That humping dog flash drive is a danger to the enterprise

One in eight malware attacks come via USB.

A security consultant I used to interview a lot told me a dumb-user story about a dotcom-startup client of his that took the long way around to identify the problem with a downed server.

Sysadmins spent at least an hour, he said, trying to unfreeze or reboot the server remotely before someone finally went into the back room to check that it was plugged in and realized someone had broken in through the outside door that opened in the server room, and walked off with the server.

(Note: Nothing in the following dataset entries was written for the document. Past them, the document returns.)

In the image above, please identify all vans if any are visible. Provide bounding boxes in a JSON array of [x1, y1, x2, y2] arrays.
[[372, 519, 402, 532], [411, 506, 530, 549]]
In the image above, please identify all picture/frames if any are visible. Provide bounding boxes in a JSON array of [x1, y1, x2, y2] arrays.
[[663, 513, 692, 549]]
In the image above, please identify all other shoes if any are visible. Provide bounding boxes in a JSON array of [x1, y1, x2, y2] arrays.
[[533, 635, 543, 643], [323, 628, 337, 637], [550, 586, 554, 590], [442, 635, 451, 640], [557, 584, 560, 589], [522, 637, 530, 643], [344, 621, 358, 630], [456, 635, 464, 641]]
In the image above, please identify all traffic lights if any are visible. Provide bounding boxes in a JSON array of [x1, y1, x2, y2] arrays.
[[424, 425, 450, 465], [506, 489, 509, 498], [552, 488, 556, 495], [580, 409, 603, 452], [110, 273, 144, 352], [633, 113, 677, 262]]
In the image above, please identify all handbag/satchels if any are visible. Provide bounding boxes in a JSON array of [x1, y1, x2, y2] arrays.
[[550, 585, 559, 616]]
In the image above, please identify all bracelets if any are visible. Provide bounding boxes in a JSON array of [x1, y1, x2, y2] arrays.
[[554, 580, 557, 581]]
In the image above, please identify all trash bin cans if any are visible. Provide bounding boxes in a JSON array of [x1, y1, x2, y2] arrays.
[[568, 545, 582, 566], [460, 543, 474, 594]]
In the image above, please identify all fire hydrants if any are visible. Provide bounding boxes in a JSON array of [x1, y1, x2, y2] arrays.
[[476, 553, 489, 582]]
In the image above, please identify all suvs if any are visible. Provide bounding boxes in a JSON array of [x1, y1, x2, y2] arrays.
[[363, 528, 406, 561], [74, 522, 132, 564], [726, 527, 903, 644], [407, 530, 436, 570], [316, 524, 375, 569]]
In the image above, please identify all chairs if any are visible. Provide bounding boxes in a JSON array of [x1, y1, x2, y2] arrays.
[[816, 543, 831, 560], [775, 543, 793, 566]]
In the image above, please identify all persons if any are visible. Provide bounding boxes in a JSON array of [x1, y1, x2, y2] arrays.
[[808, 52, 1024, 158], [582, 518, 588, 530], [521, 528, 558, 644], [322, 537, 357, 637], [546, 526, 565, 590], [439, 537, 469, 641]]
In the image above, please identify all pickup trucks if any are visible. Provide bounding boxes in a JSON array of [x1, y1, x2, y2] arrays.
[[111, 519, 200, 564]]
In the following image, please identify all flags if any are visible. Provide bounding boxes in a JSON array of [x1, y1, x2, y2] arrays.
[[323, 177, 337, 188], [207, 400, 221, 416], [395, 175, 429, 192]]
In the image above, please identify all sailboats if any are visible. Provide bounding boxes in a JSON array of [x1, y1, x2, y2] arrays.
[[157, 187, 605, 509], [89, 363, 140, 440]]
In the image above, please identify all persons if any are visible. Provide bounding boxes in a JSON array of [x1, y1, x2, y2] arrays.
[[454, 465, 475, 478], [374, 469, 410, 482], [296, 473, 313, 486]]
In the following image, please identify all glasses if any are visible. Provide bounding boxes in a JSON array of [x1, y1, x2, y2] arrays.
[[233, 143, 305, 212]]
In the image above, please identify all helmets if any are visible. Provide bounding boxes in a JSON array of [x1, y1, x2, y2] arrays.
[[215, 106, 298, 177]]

Every day there are stories about security breaches, new bugs, new exploits, new products to counter the new bugs and exploits. We scan email and servers and run A/V on firewalls. We don't always think about what we might be overlooking.

One in eight malware attacks come from USB devices and viruses coded to get Windows Autorun to install them, according to a study from security software vendor Avast.

That's an unstoppable vector.

You're never going to get users to stop plugging in MP3 players or flash drives shaped like dogs, that upload unscanned files and act inappropriately when they connect.

The only thing you can do is scan the things as they come in. It's expensive (maybe not more expensive than not doing it, depending on how bad the malware) and difficult to set up and comes with more overhead than you'd like to run checks on everything that plugs into a computer inside the firewall.

It's also the only way to keep malware at bay that's been hand-carried though your firewall by employees you probably shouldn't trust. Users don't bring malware in on purpose, but IT has to behave as if they did. No matter how good your security systems, you still have to lock the door and make sure no one's walked off with the server.